Friday, July 28, 2006

don't worry, be canada...

So we didn't make it to the podium, but Canada ranked in the top 10 (just barely) on the recently released "World Map of Happiness." The site features an interactive map of the world, complete with floating 'ranking' info, and a full breakdown of the data used by the researchers at the University of Leicester who put together this rather marvellous piece of socio-cartography. Of course the Northern Europeans top the list, although Denmark, land of mad and semi-suicidal literary monarchs (..."to be or not to be happy"??) is the happiest place on earth. Go figure...

Thursday, July 27, 2006

what literary and political journalism requires... (thank you jk)

"It was while working with her (Barbara Epstein, editor of NY Review of Books, died June 16, 2006)) that I learned the most valuable lessons of our friendship.
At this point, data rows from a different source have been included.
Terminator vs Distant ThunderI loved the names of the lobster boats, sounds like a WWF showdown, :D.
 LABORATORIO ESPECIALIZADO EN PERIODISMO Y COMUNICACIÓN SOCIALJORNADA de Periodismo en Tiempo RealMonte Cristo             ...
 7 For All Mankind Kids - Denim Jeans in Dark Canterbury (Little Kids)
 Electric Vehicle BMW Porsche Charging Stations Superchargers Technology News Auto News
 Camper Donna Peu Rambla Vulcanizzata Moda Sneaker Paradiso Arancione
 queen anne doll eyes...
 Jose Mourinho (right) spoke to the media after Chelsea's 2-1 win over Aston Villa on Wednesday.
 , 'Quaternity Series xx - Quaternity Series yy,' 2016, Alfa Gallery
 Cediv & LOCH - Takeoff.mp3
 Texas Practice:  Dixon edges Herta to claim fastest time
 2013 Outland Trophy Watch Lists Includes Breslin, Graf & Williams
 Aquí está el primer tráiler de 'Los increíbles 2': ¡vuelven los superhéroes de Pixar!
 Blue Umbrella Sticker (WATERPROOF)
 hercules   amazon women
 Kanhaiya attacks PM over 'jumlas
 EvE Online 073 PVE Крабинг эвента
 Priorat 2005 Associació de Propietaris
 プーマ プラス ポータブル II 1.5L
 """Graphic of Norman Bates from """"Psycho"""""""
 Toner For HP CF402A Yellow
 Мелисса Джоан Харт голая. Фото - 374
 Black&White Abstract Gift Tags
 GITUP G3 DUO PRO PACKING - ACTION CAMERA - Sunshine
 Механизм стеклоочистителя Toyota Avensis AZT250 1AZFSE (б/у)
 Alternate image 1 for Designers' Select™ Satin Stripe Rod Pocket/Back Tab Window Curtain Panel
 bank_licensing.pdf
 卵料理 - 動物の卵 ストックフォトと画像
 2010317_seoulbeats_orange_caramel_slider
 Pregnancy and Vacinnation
I began to see more clearly how literary and political journalism requires much more than the creation of harmonious and intellectually robust sentences; how it is linked inseparably to the cultivation of a moral and emotional intelligence; how it demands a reasonable and civil tone, a suspicion of abstractions untested by experience, a personal indifference to power, and, most importantly, a quiet but firm solidarity with the powerless." Pankaj Mishra

Thank you to JK, who forwarded this quotation to me.

Monday, July 24, 2006

collective sigh...

It seems I never tire of neglecting this space only to sporadically return long enough to apologize for my absence. Well...here we go again. It's been a busy month, with the start of a new job, a trip to Toronto (sorry if I missed you, it was mostly business), and other personal miscellany. And then there are the more grave matters of world geo-political combustibles, another case of the border-skirmish blues (whites and reds optional), and off we go again, cameras in tow into the crucible of G-d (or God or Allah or whatever).

Cue 'collective sigh'.

I am not competent to weigh in on the specifics of this latest episode in the "never ending conflict," but on a purely human level it cannot do other than deeply trouble me, as I believe it does us all.

I'm not one to go in for organized religion (or any of its dogmatic accessories), but I will offer the only thing I can, a hope for hope in the form of a simple prayer for peace (unsure as I am how to pray in the 21st century).

I don't know what else to write for the time being, and maybe there is little more to say tonight. This is my small offering in place of big ideas. I'd like it to count for more than another exhalation in the collective sigh, because the last thing I want to do is resign myself to the world as it presently is. We are all much better than this.